I will run the race set before me
I will seek your face as the prize of my life
I will run, I will run, I will run!
I will look forward. Oh, readers, I need help looking ahead. I need a lot of help. I’m a professional reminiscer. I reflect on the past a lot. But that’s not working. I’ve been instructed not to. “I press on!” Now, in this season, I need to be an excellent dreamer. Because the vision of the finish line was the only way I got got through 3 miles. It took a lot of hope mingled with side pain. Hope.
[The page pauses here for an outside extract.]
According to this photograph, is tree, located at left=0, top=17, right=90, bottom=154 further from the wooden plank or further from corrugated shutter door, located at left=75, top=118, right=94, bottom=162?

That’s what I want to learn.
So come along with me.
We’ve got a long way to go.
But I have a feeling that when we cross the finish line of this year, of Year 3, of whatever God’s called you to in this season… you’ll sit down with your close friends over a bowl of steaming orange chicken and chowmein and think, wow, was that only 30 minutes of my life?
And Jesus will just sit there smiling, beaming.
“I always wanted to be the prize of your life!” 🙂
(Even the times we have to drag ourselves into the race.)
“I press on toward the goal to win the prize for which God has called me heavenward in Christ Jesus.” -Philippians 3:14, NIV
Special thanks to Auntie Felicia, our coach extraordinaire, who taught me to keep running. And for the whole cross country team of 2008 (and your photography skills). You were great. Let’s keep running the race courageously.